The F-statistic tests whether the entire model is statistically significant. The Null Hypothesis here is that all coefficients (except the intercept) are zero, in other words, none of the predictors have an effect.
A small \(p\)-value would give us evidence to reject this Null Hypothesis. But here, the \(p\)-value is 0.6399, which is not rare. We have “insufficient evidence” to conclude that the model explains a meaningful portion of the variation in the response.
- Note that since we only had one variable in the model the F-statistic \(p\)-value is the same as the t-statistic \(p\)-value.

So, our tests tell us that despite the slightly positive slope in Figure 5.1, there is no real relationship. That line is just the result of forcing a line on random variation.

5.6.3 Residual Plots

We won’t discuss these now, but the base R plot function has a special method, plot.lm() for doing quick plots for a liner regression model.

These plots are designed to help you interpret how well the model fits the data and the statistical assumptions about the data that support generating the \(p\)-values.

plot(my_model)

5.7 Multivariate Regression Tests

It can be a challenge to plot additional variables in 3, 4, 5 dimensions but it is easy to add them to the model.

Let’s add has_computer and population to see if they help.
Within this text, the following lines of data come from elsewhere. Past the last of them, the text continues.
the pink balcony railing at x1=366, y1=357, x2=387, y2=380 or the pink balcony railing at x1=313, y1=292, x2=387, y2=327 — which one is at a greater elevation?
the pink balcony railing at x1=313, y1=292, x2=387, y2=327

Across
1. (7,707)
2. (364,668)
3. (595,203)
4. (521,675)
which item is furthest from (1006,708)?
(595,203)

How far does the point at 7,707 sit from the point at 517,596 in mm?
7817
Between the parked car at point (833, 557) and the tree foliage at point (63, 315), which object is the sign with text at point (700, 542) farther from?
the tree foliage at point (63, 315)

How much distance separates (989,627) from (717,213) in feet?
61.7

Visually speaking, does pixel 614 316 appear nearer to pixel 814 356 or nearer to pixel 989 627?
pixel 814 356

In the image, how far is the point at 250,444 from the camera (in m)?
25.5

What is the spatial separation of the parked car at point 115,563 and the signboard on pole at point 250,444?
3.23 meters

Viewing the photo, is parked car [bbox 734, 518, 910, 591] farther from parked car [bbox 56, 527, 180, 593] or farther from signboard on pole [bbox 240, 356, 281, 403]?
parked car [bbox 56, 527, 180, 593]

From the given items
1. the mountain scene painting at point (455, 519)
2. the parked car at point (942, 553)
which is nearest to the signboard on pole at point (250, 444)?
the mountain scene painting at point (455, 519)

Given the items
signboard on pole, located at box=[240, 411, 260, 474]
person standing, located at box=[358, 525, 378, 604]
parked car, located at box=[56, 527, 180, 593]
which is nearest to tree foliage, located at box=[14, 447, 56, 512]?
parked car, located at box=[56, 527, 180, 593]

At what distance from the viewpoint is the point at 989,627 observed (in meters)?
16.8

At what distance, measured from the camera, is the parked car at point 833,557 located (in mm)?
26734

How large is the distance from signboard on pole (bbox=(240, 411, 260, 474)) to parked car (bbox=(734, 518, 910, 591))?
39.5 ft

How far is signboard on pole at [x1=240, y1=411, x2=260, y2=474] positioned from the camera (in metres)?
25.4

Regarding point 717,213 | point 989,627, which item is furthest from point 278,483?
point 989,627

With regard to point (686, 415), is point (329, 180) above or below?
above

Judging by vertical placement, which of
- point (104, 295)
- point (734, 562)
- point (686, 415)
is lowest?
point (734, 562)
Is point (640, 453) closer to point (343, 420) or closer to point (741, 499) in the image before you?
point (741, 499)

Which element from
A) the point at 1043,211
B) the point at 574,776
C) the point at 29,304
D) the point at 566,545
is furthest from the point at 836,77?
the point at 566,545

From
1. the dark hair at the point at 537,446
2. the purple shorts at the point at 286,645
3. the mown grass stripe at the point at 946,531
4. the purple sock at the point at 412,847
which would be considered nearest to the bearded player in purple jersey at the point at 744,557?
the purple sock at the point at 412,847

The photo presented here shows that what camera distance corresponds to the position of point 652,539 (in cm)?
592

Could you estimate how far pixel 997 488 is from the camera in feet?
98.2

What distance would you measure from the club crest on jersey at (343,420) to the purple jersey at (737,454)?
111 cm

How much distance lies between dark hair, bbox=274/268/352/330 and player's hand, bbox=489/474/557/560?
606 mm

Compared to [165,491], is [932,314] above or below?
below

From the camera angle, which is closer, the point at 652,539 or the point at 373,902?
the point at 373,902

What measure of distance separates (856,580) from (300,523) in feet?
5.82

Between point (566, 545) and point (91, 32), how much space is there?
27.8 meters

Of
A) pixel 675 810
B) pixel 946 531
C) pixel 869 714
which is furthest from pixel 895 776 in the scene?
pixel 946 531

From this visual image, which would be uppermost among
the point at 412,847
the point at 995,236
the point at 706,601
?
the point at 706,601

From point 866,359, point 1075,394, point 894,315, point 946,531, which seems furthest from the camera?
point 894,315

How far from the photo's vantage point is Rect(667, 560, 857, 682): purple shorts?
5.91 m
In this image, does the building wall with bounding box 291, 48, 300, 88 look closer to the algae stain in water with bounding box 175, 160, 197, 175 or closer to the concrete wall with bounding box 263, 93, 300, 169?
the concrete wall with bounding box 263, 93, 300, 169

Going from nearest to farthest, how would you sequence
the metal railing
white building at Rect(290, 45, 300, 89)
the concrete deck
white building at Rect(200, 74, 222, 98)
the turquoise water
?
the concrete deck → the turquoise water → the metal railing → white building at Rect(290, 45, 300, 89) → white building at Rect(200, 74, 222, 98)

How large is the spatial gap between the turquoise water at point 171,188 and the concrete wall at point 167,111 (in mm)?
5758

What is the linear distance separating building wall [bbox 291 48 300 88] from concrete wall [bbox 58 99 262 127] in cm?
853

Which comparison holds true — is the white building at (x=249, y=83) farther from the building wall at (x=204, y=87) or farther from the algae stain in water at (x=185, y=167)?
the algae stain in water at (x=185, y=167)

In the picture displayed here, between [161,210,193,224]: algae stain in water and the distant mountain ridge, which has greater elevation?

my_model2 <- lm(general_revenue_per_person ~ university + has_computer +
  population, data = mywk)
summary(my_model2)


Call:
lm(formula = general_revenue_per_person ~ university + has_computer + 
    population, data = mywk)

Residuals:
   Min     1Q Median     3Q    Max 
-17641  -9919  -3166   5366  67713 

Coefficients:
               Estimate Std. Error t value Pr(>|t|)    
(Intercept)   2.702e+04  7.360e+03   3.671 0.000548 ***
university    1.051e+03  6.709e+02   1.567 0.122904    
has_computer -5.718e+02  4.702e+02  -1.216 0.229107    
population   -1.949e-02  3.915e-02  -0.498 0.620585    
---
Signif. codes:  0 '***' 0.001 '**' 0.01 '*' 0.05 '.' 0.1 ' ' 1

Residual standard error: 16070 on 55 degrees of freedom
  (2 observations deleted due to missingness)
Multiple R-squared:  0.04914,   Adjusted R-squared:  -0.002723 
F-statistic: 0.9475 on 3 and 55 DF,  p-value: 0.4241

The summary now shows multiple lines with the additional variables. Unfortunately, the \(p\)-values are all large.

While the Multiple R-squared has increased, the Adjusted R-squared is actually negative which means adding these variables does nothing to improve the model.

So begins the quest of the data scientist to see if they can find variables to explain a quantity of interest!

5.8 Exercise 05: Statistical Tests

You can continue with the data from the previous two lessons.

Subsetting

Demonstrate how to create at least two subsets from your main data, by splitting according to either a Boolean condition, or by a categorical variable. (You are not required to recode a variable.)

Demonstrate a t-test using two subsets you created.
Draw a linear (or smooth) fit

Choose two numerical variables for this. Maybe a linear is not a great choice. Why or why not?

Demonstrate the use of a Chi-Square test based on two of the categorical variables in your data.

You might be inspired by your previous bar plots.

Try an ANOVA test!

You might be inspired by your previous box plot.